FDA’s new steps to modernize drug development


The FDA continues to advance new policies, modernize our programs and advance opportunities for developing more targeted therapies. Using new technology platforms such as cell and gene therapies and small molecule drugs that target the genomic basis of disease, there are more opportunities to intervene in the underlying mechanisms that cause a disease, and potentially arrest and even reverse its progress. Our efforts are aimed at making sure that our regulatory framework is adapted to these challenges and opportunities, allows for the efficient development of these innovations and the robust demonstration of their safety and efficacy. Our comprehensive efforts are aimed at improving every stage of drug development. We’re focused on making the process of generating pre-clinical and clinical evidence required for making risk-based regulatory decisions more modern, more scientifically rigorous, and more efficient.

The scientific opportunities we’re seeing today demand that we make sure our policies are as sophisticated as the treatments that are being developed. As the nature of drug discovery and development has become more focused on basic mechanisms of disease, targeted at specific genetic or molecular dysfunctions, science is bringing forward more novel opportunities to meaningfully address human disease.

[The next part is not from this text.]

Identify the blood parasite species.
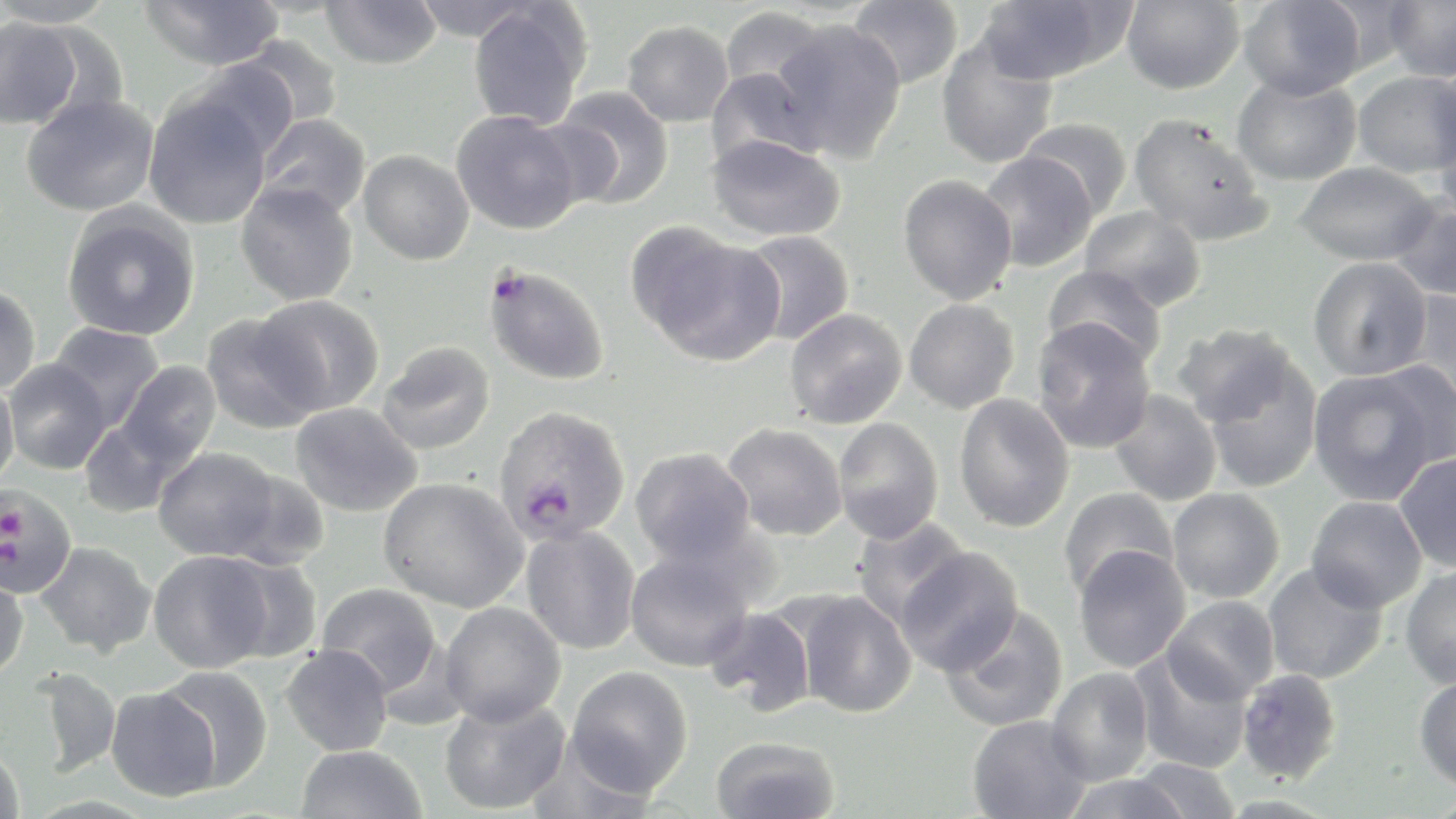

In response, we’re developing technology- and disease-specific regulatory frameworks for innovations that may not have previously had a clear development pathway. We also want to ensure that the development processes are efficient enough to support multiple therapeutic options, not just first-in-class innovations. We need to facilitate second-and-third-to-market innovation as a way to promote more competition within drug classes. This competition can offer important therapeutic differentiation along with opportunities for price competition that can lower costs and broaden patient access.